Божий мир (Донских) - страница 123

– Над вечным покоем, – шепнул Илья. – А ведь ноги сами привели меня сюда, – захотел улыбнуться он и – смог улыбнуться. – Левитан… жизнь… счастье… – У него закружилось в голове. Да, тут высоко над землёй, но и душа стала подниматься.

За его спиной мчались автомобили и трамваи в ту и другую стороны. А он задумчиво смотрел на Ангару. Ему припомнилось, как однажды, ещё совсем маленьким, в летний солнечный день он сплавлялся в лодке по Ангаре. Отец сидел широко, богатырём, скрипел уключинами вёсел, которыми загребал размашисто, могуче. Нос лодки весело и стремительно распластывал плотную воду. Округа лучилась, сияла. Илья чувствовал себя очутившимся в сказке. И потому ли, что его детская душа не совладала с собственным восхищением и восторгом, – что бы там ни было, но Илья вдруг выпрыгнул, выпорхнул из лодки и легонько скользнул в ледяную быструю воду. Она охватила его мощной перевязью, закрутила щепочкой и гостеприимно потянула ко дну. Может, он должен был тогда утонуть. Николай Иванович в одежде нырнул за сыном. До берега они добирались без лодки, потерянной навсегда; отец отмахивал одной рукой, а другой сжимал щуплое тельце смелого, отчаянного ныряльщика.

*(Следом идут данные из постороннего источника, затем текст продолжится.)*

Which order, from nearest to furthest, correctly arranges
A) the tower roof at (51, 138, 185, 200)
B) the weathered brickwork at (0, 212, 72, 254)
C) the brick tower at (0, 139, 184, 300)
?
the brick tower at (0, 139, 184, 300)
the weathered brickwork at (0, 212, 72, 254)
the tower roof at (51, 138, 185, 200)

Ещё Илье припомнилось, как он каждое лето рыбачил с мальчишками на Ангаре в ночном. Бывало, заваливались человек по десять в нору-землянку, час-другой толкались и шептались. Могли кому-нибудь за шиворот набросать сосновых шишек – поднимался визг и крик. Илья же любил посидеть вечером один на берегу; иной раз далеко-далеко уходил от землянки, присаживался в сырой траве на укосе сопки, чтобы совсем никто не мешал, и просто сидел, опершись подбородком на ладонь. Окрест – тихо-тихо. Задирал голову, всматривался в звёзды, и ему чудилось, что какая-то неведомая сила начинает тянуть его к высям. Где-то неподалёку в бездонной котловине ночи захрапит и заржёт лошадь, собака на селе скуляще и бестолково залает, но тут же, наверное, сладко потянется, зевнёт и завалится в будку или на землю. Глаза мало-мало обвыкались и различали, что внизу узко, но длинно живёт ещё одно небо, такое же блестящее, разукрашенное неизвестным творцом, но дрожащее на волнах и ряби каждой звёздочкой. Слушал пробивавшийся сквозь пласты тишины шорох воды, а она скользила по глинистому боку сопки. Погодя – забьётся зарево на посветлевшем, но туманном востоке. Становилось знобко. Убегал в землянку. Товарищи спали. Было тепло, темно и влажно. Затискивался между горячих спин, сквозь паутину ресниц видел тусклое мерцание углей в открытом очаге и блаженно, незаметно засыпал, весь полный сил, ожиданий, веры.